Shamsher Singh SHERGILL, Petitioner, v. Alberto R. GONZALES, Attorney General, Respondent.
    No. 05-76357.
    United States Court of Appeals, Ninth Circuit.
    Submitted April 16, 2007 .
    Filed April 23, 2007.
    Shamsher Singh Shergill, Coman, CA, pro se.
    Ronald E. LeFevre, Chief Counsel, Office of the District Counsel, Department of Homeland Security, San Francisco, CA, OIL, DOJ-U.S. Department of Justice, Civil Div./Office of Immigration Lit., Washington, DC, for Respondent.
    Before: O’SCANNLAIN, GRABER, and CLIFTON, Circuit Judges.
    
      
       The panel unanimously finds this case suitable for decision without oral argument. See Fed. R.App. P. 34(a)(2).
    
   MEMORANDUM

Shamsher Singh Shergill, a native and citizen of India, petitions pro se for review of the Board of Immigration Appeals’ (“BIA”) order denying his motion to reopen to reapply for asylum based on changed country conditions. We have jurisdiction under 8 U.S.C. § 1252. We review for an abuse of discretion, see Lara-Torres v. Ashcroft, 383 F.3d 968, 972 (9th Cir.2004), amended by 404 F.3d 1105 (9th Cir.2005), and we deny the petition for review.

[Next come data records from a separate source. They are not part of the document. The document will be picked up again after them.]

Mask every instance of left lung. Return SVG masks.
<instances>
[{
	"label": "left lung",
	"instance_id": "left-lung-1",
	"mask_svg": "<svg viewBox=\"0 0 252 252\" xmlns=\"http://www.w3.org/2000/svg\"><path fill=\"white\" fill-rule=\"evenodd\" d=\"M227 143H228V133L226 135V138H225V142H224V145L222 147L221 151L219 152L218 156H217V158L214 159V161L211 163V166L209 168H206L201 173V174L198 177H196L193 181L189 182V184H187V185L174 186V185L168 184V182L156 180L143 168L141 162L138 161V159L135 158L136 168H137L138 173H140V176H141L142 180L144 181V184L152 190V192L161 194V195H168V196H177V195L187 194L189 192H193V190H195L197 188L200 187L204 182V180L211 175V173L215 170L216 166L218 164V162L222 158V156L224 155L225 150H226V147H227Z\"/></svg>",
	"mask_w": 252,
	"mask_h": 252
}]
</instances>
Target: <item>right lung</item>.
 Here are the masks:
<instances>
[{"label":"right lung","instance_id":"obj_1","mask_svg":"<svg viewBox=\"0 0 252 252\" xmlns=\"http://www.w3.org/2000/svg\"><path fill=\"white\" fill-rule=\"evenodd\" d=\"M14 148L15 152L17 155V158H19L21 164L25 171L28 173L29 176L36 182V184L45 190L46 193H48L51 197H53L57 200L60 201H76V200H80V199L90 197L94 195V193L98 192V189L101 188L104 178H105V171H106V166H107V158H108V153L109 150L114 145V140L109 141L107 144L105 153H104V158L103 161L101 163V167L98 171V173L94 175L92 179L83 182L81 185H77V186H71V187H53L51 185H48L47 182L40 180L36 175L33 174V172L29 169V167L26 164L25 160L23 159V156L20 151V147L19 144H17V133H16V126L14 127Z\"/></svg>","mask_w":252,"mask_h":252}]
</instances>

The BIA did not abuse its discretion in denying Shergül’s motion to reopen as untimely because he filed it more than a year after the BIA’s June 29, 2004 order, and Shergill failed to demonstrate that he qualified for any exception to the ninety-day time limit. See 8 C.F.R. § 1003.2(c)(2). Shergill did not provide sufficient evidence that conditions in India have changed so that he now has a well-founded fear of future persecution. See Malty v. Ashcroft, 381 F.3d 942, 945 (9th Cir.2004) (stating that the critical question is “whether circumstances have changed sufficiently that a petitioner who previously did not have a legitimate claim for asylum now has a well-founded fear of future persecution.”).

PETITION FOR REVIEW DENIED. 
      
       This disposition is not appropriate for publication and is not precedent except as provided by 9th Cir. R. 36-3.